Joachim Rüppel vom Missionsärztlichen Institut (MI) erklärte, der finanzielle Beitrag Deutschlands zur Entwicklungszusammenarbeit sei gemessen an der wirtschaftlichen Leistungsfähigkeit des Landes zu gering. Es gebe keine erkennbare Aussicht, dass das Ziel erreicht werde, 0,7 Prozent des Bruttonationaleinkommens für Entwicklungshilfe auszugeben. Immer seltener gebe es echte staatliche Zuschüsse, sondern solidarische Geldmittel würden durch Kredite ersetzt, kritisierte Rüppel. Er forderte, Institutionen wie den Globalen Fonds stärker zu fördern. Korruption sei nicht das größte Problem, sondern vielmehr die Tatsache, dass internationale Partner viele Regierungen zu wenig einbinden würden in Programme zur Stärkung von Gesundheitsdiensten.
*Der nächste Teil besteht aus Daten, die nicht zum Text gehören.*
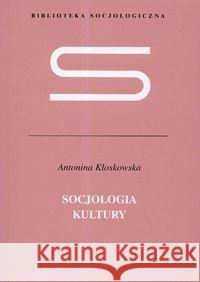 Socjologia kultury Kłoskowska Antonina 9788301151898 Wydawnictwo Naukowe PWN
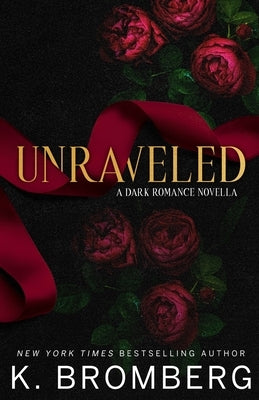Unraveled: A Dark Romance Novella by Bromberg, K.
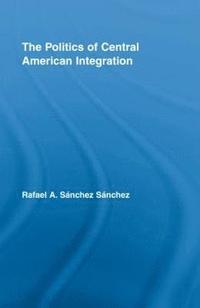 bokomslag The Politics of Central American Integration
„Basisgesundheitsdienste mit einbeziehen“
Die Direktorin des Deutschen Instituts für Ärztliche Mission in Tübingen (Difäm), Dr. Gisela Schneider, äußerte sich kritisch zu globalen Programmen, die die Gemeinden an der Basis nicht erreichten. Die Gesundheitssituation der Menschen in Ländern des Südens lasse sich nur verbessern, wenn gemeindegetragene Dienste und Einrichtungen eingebunden würden. Die Kirchen müssten ihre Partner bestärken, sich zu vernetzen, um Erfahrungsaustausch und gemeinsame Lobbyarbeit zu ermöglichen. Ellen Schmidt (Misereor) berichtete, das katholische Hilfswerk fördere verstärkt basismedizinische Ansätze. Sie erachtet es als notwendig, sich neuen Themen wie etwa der mentalen Gesundheit zuzuwenden.
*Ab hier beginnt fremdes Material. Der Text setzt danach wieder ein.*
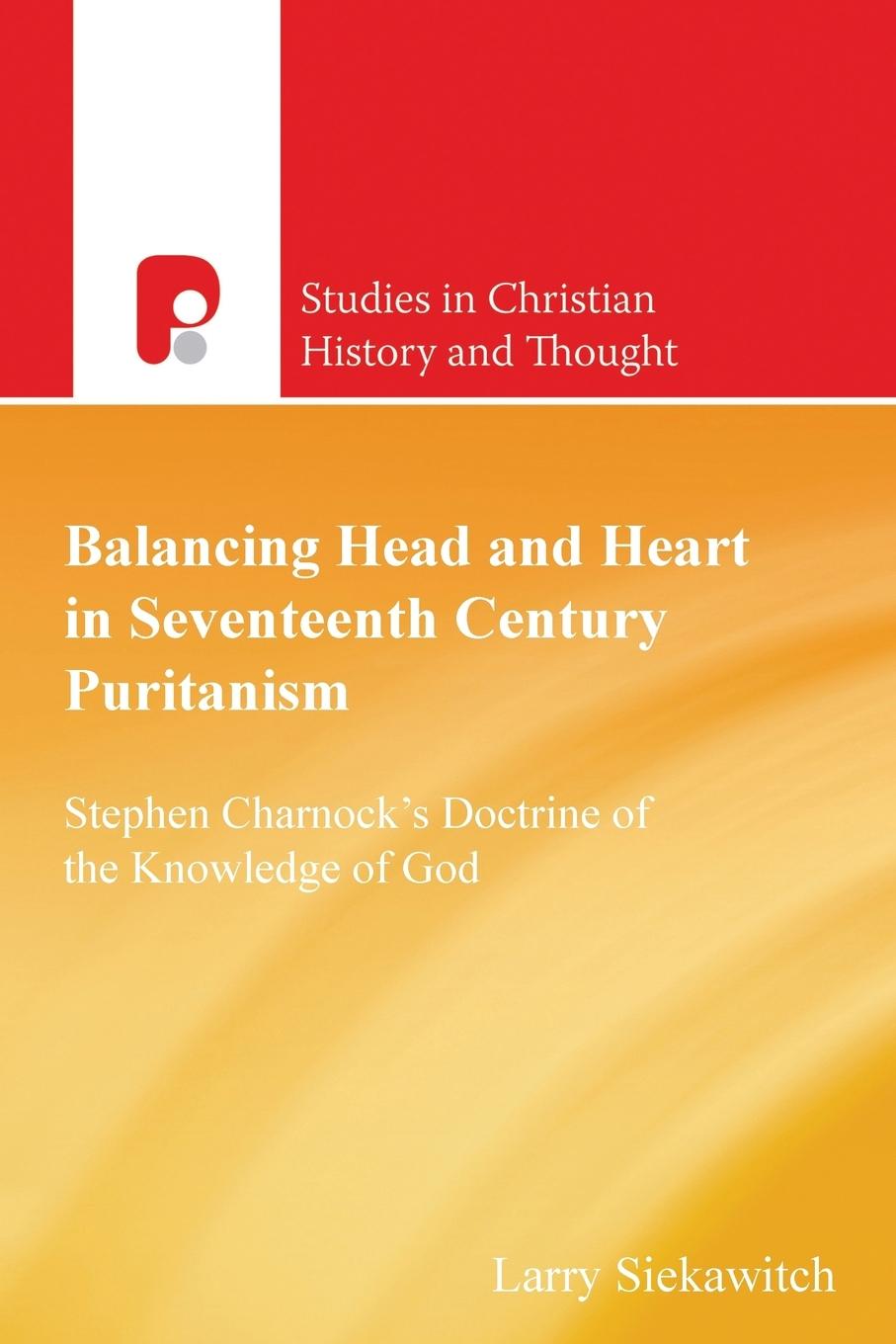 Vorderes Coverbild Balancing Head and Heart in Seventeenth Century Puritanism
Bei der vorangegangenen Tagung der Katholischen Missionierenden Orden zog Dr. Klemens Ochel vom Missionsärztlichen Institut in Würzburg eine Bilanz seiner Ebola-Einsätze in Liberia. „Wenn wir wirklich aus dieser Krise lernen wollen, dann muss der Weg aus der Krise als Gelegenheit verstanden werden, die nächste Krise vorzubereiten“, sagte er. Die Ortskirche und ihre sozial-caritativen Einrichtungen litten derzeit unter den wirtschaftlichen und sozialen Folgen der Ebola-Epidemie. Sie sind weit davon entfernt, auf einen weiteren Ausbruch oder eine weitere Katastrophe antworten zu können.
Laut Ochel soll aktiv daran gearbeitet werden, dass die kirchlichen Werke in Zukunft besser auf den Ausbruch von hochansteckenden Krankheiten vorbereitet sind. Das solle durch Schulungen und Notfallpläne gewährleistet werden. Die missionierenden Orden wollten mit Partnereinrichtungen in Kontakt treten, um mit dem Missionsärztlichen Institut solche Notfallpläne zu entwickeln.
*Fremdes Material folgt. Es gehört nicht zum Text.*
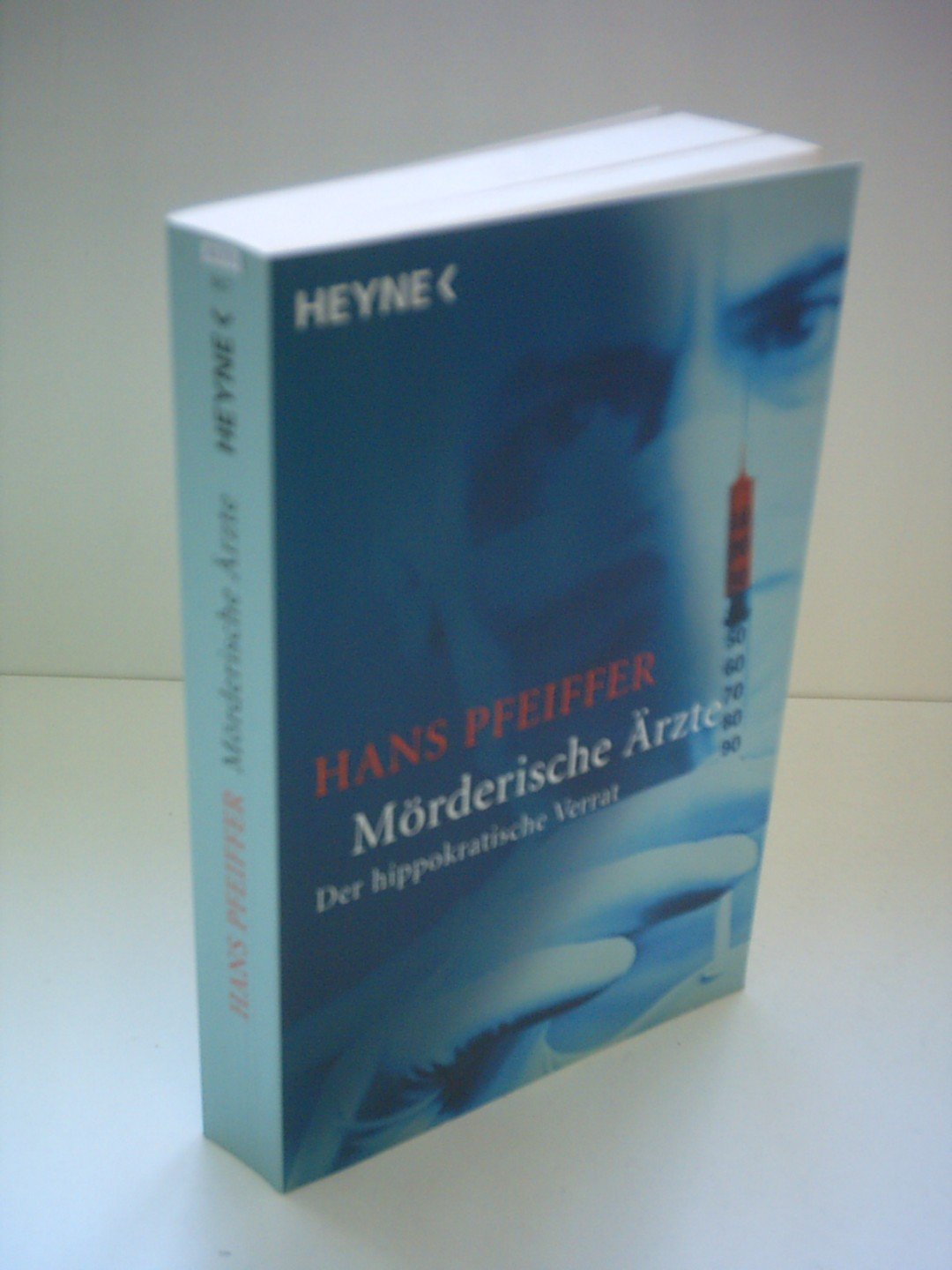 Mörderische Ärzte: Der hippokratische Verrat Crime & Thrillers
Auf besonderes Interesse seitens der Orden stieß laut dem Mediziner das Thema „Mentale Gesundheit“. Traumata wie Naturkatastrophen oder Gewalt in der Familie, aber auch Armut seien Ursache von psychischen Erkrankungen wie Depressionen. Da die Kirchen und ihre Gesundheits- und Sozialeinrichtungen immer öfter damit konfrontiert seien, müsse man sie auf diesem Gebiet besser unterstützen, befanden die Tagungsteilnehmer.
Nach Angaben von MI-Referent Piet Reijer betreibt die katholische Kirche weltweit die meisten Gesundheitseinrichtungen. In Zukunft werde die Behandlung von Patienten immer schwieriger, da sie für immer kompliziertere Behandlungen immer weniger Geld hätten. Auf viele Missionskrankenhäuser sieht der Mediziner schwere Zeiten zukommen. Es sei dringend notwendig, alternative Finanzierungsquellen zu erschließen. Eine Möglichkeit sei die engere Zusammenarbeit mit den Regierungen in Ländern des Südens oder der Aufbau von Krankenversicherungs-Systemen.
Die Tagung endete mit der Vorstellung der „Nürnberger „Erklärung“ für eine gesunde Zukunft der Menschheit.